Gaseous exchange between the blood and air takes place in the alveoli, but the detailed structure of the alveolar walls cannot be resolved with the light microscope.
This shows a photograph of a section of adult lung. You should be able to recognise the terminal bronchioles, respiratory bronchioles, alveolar ducts and alveolar sacs, together with blood vessels. The respiratory bronchioles have single alveoli off their walls. The epithelium is ciliated cuboidal epithelium and contains some secretory cells called clara cells.
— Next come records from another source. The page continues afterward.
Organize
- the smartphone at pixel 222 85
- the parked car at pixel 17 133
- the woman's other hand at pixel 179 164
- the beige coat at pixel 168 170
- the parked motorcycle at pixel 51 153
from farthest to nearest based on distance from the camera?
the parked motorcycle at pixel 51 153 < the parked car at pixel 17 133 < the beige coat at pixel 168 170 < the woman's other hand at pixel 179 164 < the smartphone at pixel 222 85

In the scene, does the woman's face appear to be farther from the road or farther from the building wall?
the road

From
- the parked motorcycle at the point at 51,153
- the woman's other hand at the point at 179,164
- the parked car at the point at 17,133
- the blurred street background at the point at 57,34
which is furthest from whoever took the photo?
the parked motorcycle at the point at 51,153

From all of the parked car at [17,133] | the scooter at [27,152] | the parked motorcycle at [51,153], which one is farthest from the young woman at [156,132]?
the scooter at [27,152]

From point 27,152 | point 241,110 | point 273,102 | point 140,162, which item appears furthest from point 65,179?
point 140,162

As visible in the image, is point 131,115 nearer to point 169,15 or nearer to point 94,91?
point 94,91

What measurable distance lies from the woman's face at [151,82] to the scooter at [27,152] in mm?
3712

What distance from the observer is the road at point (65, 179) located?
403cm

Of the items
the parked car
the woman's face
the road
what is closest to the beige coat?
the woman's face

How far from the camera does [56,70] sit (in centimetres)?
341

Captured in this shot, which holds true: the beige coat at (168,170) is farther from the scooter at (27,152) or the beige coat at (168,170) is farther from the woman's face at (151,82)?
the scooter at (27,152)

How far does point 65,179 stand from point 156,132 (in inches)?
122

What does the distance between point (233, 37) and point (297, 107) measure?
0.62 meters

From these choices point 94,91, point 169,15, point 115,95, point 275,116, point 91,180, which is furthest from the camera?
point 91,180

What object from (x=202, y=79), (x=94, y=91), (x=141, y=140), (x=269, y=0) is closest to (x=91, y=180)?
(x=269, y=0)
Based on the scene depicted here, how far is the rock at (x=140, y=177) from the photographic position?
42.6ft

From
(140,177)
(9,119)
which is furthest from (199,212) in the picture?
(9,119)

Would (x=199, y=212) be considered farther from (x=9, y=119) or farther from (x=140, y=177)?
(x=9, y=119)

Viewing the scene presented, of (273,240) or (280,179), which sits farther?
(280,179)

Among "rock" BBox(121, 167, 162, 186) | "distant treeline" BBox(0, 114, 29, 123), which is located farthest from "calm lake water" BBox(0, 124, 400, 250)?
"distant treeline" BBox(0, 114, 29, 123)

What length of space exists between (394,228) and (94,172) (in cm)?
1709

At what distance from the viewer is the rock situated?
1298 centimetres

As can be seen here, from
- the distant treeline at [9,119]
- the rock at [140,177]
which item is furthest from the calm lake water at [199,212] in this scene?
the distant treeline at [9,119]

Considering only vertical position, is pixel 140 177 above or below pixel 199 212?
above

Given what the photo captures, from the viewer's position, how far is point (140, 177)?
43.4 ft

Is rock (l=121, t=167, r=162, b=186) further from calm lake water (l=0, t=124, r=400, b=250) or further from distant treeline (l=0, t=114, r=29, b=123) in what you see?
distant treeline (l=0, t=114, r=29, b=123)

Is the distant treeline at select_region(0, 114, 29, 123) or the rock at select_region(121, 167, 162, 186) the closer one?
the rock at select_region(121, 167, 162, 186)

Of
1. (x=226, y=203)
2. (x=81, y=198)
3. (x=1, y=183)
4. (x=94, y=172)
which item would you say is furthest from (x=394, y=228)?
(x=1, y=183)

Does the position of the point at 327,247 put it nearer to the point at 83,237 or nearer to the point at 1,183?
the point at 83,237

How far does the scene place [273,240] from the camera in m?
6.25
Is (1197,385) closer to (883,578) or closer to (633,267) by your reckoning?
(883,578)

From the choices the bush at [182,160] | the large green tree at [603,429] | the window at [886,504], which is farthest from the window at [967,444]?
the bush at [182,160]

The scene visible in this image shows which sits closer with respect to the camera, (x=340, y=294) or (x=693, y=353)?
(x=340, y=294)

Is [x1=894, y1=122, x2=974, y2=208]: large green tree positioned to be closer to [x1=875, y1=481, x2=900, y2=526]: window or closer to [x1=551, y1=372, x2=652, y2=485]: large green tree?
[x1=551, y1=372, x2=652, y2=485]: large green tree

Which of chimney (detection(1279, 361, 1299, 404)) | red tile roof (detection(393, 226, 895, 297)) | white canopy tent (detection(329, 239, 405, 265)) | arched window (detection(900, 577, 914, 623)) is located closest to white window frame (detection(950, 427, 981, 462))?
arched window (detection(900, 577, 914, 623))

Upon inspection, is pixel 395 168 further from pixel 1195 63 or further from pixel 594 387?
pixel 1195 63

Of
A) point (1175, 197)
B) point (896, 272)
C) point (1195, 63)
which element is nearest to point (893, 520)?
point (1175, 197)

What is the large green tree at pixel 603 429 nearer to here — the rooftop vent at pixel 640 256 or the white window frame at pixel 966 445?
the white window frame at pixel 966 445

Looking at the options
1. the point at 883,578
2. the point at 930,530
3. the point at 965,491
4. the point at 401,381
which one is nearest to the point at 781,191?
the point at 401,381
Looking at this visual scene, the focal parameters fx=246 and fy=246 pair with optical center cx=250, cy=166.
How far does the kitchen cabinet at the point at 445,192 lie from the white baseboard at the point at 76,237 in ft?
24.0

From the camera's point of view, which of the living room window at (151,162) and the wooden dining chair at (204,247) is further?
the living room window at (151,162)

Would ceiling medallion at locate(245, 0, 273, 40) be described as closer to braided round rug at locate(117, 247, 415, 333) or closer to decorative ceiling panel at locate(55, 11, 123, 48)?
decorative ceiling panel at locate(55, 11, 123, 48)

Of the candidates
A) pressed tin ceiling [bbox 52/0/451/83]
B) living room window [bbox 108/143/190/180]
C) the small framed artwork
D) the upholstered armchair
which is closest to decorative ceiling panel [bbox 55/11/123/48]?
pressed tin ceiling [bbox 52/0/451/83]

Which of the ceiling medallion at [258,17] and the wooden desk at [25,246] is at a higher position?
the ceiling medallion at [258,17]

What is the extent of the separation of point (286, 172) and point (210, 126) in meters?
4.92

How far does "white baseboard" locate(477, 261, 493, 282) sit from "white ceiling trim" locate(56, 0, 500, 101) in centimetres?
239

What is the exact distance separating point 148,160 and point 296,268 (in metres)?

The respiratory bronchioles lead into alveolar ducts, (which are surrounded by smooth muscle, elastin and collagen), which lead into the alveolar sacs. These have several alveoli, surrounded by blood vessels - from the pulmonary system. This is a cross section through the lung, showing alveolar sacs, and alveoli
This is a section through the lung at higher magnification, showing the thin type I pneumocytes, and the type II pneumocytes. Notice how the type II pneumocytes look shorter and fatter, and have paler staining nuclei. Macrophages are also present.
Alveoli
The epithelium of the alveoli, contains two main types of cells: 1. type I pneumocytes: large flattened cells - (95% of the total alveolar area) which present a very thin diffusion barrier for gases. They are connected to each other by tight junctions. 2. type II pneumocytes (making up 5% of the total alveolar area, but 60% of total number of cells). These cells secrete 'surfactant' which decreases the surface tension between the thin alveolar walls, and stops alveoli collapsing when you breathe out. these cells are connected to the epithelium and other constituent cells by tight junctions. The surfactant is made up of phospholipids, combined with carbohydrate and protein, which are released by exocytosis, and form a tubular lattice of lipoprotein. The surfactant overcomes surface tension, where the two alveolar surfaces come together. Otherwise the two thin alveolar walls might stick together, rather like a balloon that is deflated, after being inflated. Macrophages are important for ingesting bacteria and particles, and arise from monocytes, which have escaped from the blood capillaries. This diagram shows the main constituents of alveolus, and the interalveolar wall. The thickness of the alveolar-capillary barrier varies from 0.2 to 2.5 m. The wall of the capillary endothelial cell is fused to that of the alveolar cell with only a very thin basement membrane between these two cells. This produces a very narrow gap across which oxygen and carbon dioxide can rapidly diffuse.